● Instruction
Rewrite the listing from the line containing "In the scene depicted, reviewing" through the end of the listing, both ends included, leaving everything unchanged except the answers. Offset every number in the answers, whether a coordinate or a distance, by adding 105.

....................

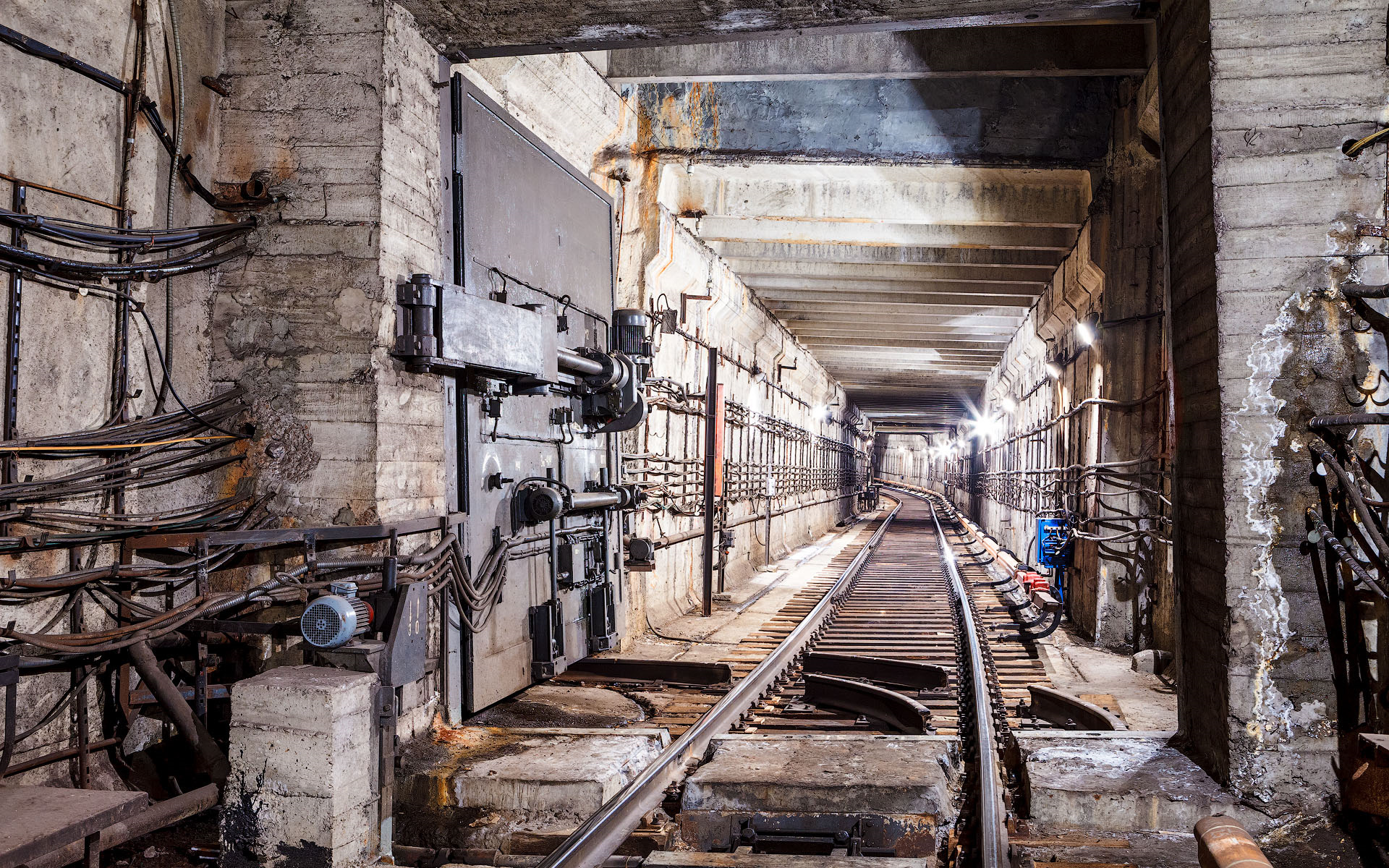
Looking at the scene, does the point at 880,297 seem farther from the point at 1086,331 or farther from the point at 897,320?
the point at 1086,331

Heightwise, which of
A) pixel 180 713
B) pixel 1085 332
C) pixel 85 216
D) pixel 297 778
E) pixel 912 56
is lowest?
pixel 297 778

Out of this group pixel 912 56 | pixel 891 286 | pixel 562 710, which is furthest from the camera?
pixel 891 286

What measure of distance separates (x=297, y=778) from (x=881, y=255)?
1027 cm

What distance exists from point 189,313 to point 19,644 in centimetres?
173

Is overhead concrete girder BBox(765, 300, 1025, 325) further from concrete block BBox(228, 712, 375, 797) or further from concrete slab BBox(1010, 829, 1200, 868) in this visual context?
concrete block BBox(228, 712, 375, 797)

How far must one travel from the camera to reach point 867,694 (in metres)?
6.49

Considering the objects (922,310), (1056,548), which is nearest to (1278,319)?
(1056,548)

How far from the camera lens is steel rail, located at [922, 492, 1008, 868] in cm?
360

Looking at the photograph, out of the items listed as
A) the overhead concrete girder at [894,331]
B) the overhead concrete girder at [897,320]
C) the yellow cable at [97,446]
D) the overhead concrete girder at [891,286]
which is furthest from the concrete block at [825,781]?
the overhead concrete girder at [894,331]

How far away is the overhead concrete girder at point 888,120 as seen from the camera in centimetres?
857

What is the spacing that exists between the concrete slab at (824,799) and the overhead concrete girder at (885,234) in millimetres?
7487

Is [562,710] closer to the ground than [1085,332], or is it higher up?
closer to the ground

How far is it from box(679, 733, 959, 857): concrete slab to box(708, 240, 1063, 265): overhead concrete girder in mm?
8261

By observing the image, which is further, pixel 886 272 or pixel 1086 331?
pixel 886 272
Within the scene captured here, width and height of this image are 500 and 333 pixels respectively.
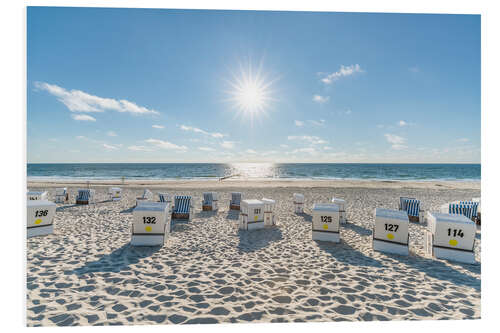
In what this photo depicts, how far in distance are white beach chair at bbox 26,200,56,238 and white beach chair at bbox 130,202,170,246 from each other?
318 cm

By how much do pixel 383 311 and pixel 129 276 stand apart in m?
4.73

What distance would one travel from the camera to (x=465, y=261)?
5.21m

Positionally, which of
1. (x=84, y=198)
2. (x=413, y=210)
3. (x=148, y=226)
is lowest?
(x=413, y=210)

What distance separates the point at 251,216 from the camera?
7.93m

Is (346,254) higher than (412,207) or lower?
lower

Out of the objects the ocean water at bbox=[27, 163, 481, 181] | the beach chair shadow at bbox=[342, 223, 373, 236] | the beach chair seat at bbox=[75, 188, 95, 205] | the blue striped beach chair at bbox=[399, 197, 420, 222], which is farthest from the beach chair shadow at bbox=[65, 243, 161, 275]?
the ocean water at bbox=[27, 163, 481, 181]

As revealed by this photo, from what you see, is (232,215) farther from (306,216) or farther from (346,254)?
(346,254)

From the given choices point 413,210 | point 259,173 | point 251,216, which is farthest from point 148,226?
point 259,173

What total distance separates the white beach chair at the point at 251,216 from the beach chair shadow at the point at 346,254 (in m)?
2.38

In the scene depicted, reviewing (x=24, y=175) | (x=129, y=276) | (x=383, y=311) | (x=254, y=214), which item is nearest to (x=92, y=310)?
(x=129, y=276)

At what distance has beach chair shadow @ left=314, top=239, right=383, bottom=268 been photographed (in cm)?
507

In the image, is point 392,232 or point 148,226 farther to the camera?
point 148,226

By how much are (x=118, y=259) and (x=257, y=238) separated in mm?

....................

● Expected answer
In the scene depicted, reviewing (x=24, y=175) | (x=129, y=276) | (x=383, y=311) | (x=254, y=214), which item is nearest to (x=92, y=310)?
(x=234, y=381)

At what distance has beach chair shadow @ left=314, top=239, right=383, bottom=268 been photographed (in cm)?
612

In the image, is point 392,232 or point 148,226 farther to the camera?
point 253,331

By how much are (x=118, y=259) and (x=257, y=238) separated in mm?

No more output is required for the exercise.